# [Consigne A]
Traduisez en anglais la phrase suivante de l’extrait ci-dessous : « A l’issue de cette visite surprise, la lauréate du prix Nobel de la paix, arrivée au pouvoir en avril 2016, n’a fait aucune déclaration. »
# [Consigne B]
Indiquez, pour chaque affirmation, si l’extrait ci-dessous la confirme (oui ou non), en citant les mots qui tranchent : (i) plus de 600 000 Rohingyas ont fui au Bangladesh en deux mois ; (ii) Aung San Suu Kyi a fait une déclaration à l’issue de sa visite ; (iii) les Etats-Unis blâment Aung San Suu Kyi pour le sort des Rohingyas.

# [Extrait]

_ _ _ _ _

Crise des Rohingyas: première visite de Suu Kyi dans la zone du conflit

La dirigeante birmane Aung San Suu Kyi s’est rendue pour la première fois jeudi dans l’ouest de son pays où l’armée est accusée par l’ONU d’"épuration ethnique" visant la minorité musulmane rohingya, dont plus de 600.000 membres ont fui au Bangladesh en deux mois.

A l’issue de cette visite surprise, la lauréate du prix Nobel de la paix, arrivée au pouvoir en avril 2016, n’a fait aucune déclaration.

Au même moment, les Etats-Unis ont annoncé que le secrétaire d’Etat Rex Tillerson se rendrait le 15 novembre en Birmanie pour y discuter des "actions pour faire face à la crise humanitaire". Les Etats-Unis jugent les chefs de l’armée "responsables" du sort des Rohingyas mais ont pris soin de ne pas blâmer Aung San Suu Kyi.

_ _ _ _ _

# [Données fournies]
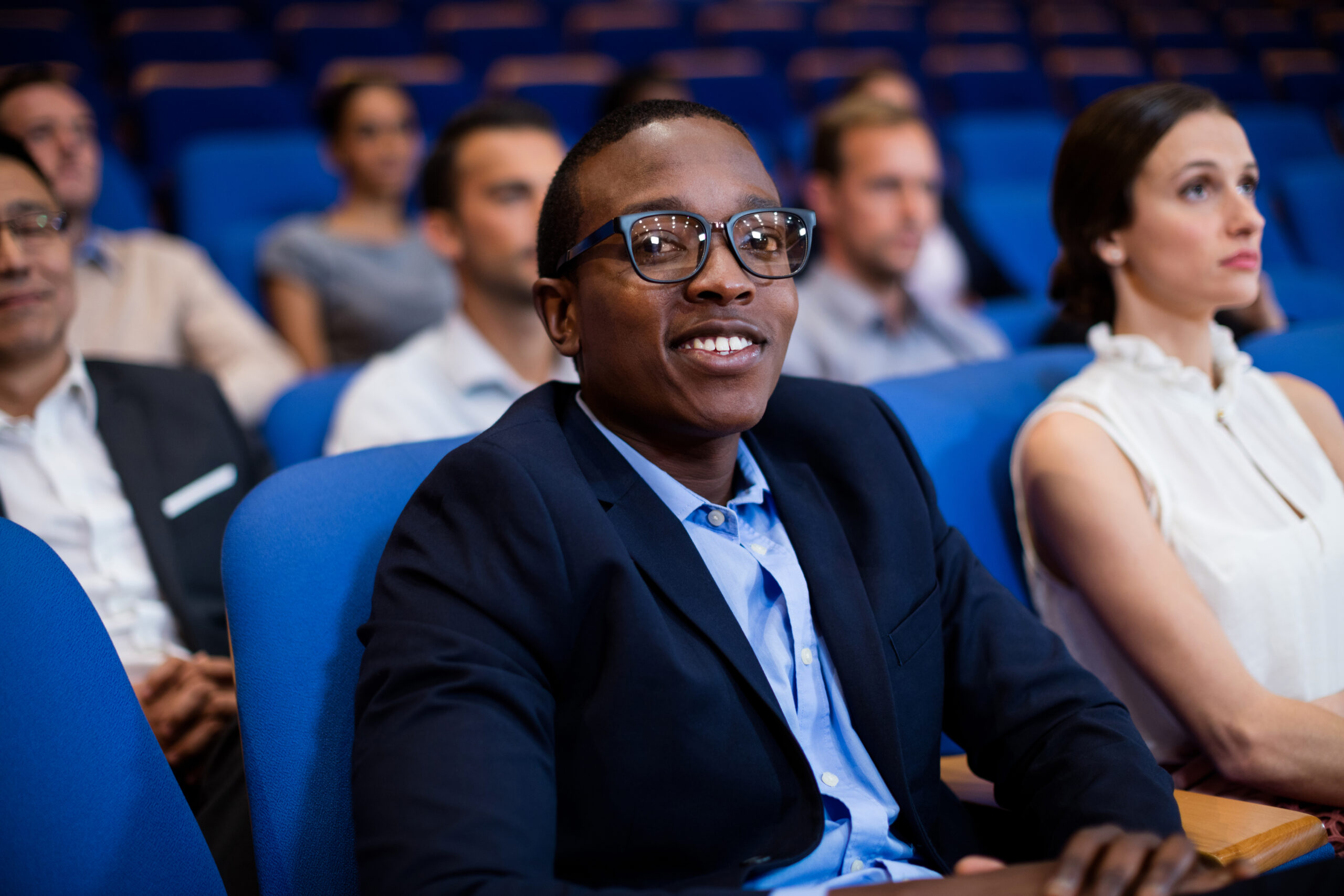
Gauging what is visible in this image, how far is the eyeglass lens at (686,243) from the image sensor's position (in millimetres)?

_ _ _ _ _

# [Résultat final A]
At the end of this surprise visit, the Nobel Peace Prize laureate, who came to power in April 2016, made no statement.

# [Résultat final B]
(i) Oui : « dont plus de 600.000 membres ont fui au Bangladesh en deux mois ».
(ii) Non : « n’a fait aucune déclaration ».
(iii) Non : « ont pris soin de ne pas blâmer Aung San Suu Kyi ».